Kumeh stood outside of his home, in one of the narrow, unpaved alleys that run between shacks of cinderblock and sheet metal in West Point. The slum is one of Liberia's poorest neighborhoods. Massaquoi was its heart.
"It's our only public school," said Nelly Cooper, the president of a nonprofit group called West Point Women for Health and Development. "We have to make the best of what we have."
Recently, the school's registrar sat behind a wooden desk outside Massaquoi, next to the parking lot. Parents and students trickled through the front gate to register for classes. Many wore the ubiquitous T-shirts distributed by local and international Ebola response groups.
"Eliminate Ebola from West Point and Liberia," said one mother's shirt.
The turnout was proof that at least some parents were willing to trust the government to clean up the school, even though the Ministry of Public Works still had not completed the task.
Johnson, the principal, stood outside, waiting for the ministry employees to arrive with chlorine to disinfect the floors and gasoline to burn the desks and chairs. Eventually, out of curiosity, he opened the metal door to take a look inside the school himself.
"Don't touch anything," he instructed a visitor.
The electricity was off inside the building. The classrooms were connected by a dark hallway, cluttered with desks and chairs.
Books lined the shelves. Lessons were scrawled on chalkboards, and posters listed class rules. The first one: "Come to school every school day and on time."
There were no stark signs that the school had been used as an Ebola center.
"All we can say is that the authorities told us they would clean it," said Sam Farison, the assistant principal.
Even as some parents registered their children, many others in West Point were still debating whether sending their kids back to the Ebola school was the responsible thing to do.
"People are scared," said Cisco Nimely, who had decided that his fifth-grade son would return to Massaquoi. "But the information they gave us is that Ebola cannot live forever in objects."
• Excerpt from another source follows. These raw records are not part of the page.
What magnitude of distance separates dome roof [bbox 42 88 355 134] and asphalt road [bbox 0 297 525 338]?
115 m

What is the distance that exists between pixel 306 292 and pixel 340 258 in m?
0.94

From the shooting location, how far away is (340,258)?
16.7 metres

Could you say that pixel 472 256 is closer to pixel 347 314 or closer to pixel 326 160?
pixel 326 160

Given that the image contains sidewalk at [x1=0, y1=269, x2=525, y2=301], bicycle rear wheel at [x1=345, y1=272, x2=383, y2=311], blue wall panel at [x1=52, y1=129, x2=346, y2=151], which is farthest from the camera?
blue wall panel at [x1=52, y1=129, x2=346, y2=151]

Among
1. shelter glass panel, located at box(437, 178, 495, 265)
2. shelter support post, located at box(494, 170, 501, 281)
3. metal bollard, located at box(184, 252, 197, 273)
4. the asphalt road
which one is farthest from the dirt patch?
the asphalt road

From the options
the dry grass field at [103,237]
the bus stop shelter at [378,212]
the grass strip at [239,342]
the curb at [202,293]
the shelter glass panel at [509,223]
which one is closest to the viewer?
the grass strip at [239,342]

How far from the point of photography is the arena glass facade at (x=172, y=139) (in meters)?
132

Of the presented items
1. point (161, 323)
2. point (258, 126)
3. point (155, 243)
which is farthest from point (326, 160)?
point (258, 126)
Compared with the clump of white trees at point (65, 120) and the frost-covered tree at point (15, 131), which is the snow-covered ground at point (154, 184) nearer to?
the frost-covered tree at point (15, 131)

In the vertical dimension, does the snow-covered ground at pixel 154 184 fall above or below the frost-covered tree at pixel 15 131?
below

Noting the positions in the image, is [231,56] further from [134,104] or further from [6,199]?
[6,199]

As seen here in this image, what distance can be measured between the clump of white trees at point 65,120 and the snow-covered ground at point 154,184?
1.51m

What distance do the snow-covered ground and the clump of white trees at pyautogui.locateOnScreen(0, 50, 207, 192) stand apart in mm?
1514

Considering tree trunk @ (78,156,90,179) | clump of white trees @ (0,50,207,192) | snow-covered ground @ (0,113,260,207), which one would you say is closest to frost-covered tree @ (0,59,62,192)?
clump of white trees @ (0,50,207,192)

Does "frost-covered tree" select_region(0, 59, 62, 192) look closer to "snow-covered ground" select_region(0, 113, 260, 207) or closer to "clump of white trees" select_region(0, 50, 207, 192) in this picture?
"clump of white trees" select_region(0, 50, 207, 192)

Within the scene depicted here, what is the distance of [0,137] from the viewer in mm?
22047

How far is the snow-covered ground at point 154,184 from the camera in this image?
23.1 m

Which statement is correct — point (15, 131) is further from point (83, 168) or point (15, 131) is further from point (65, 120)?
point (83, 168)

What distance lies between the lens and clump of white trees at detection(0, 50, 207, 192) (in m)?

Next to the school, a crowd of boys had gathered to watch a soccer game in a small field. They were all Massaquoi students, though since the school had closed in July, they had been selling fish to raise extra money for their families. Over the months, the boys had occasionally peered through the windows of their school at the patients lying prostrate on dirty mattresses.
"We could see everything. We were spying," said Jacob Quansah, 14.
Now they were discussing whether it would be safe to return.
"We said we'd never go back," said Quansah.
But most of them had decided they were willing to brave it. School was a lot more fun than selling fish, they said, and it was time to get back to their routine.
"If they can clean the virus out, it will be fine," said Justin Peters, 15. Then he paused.
"But the first day is going to be scary."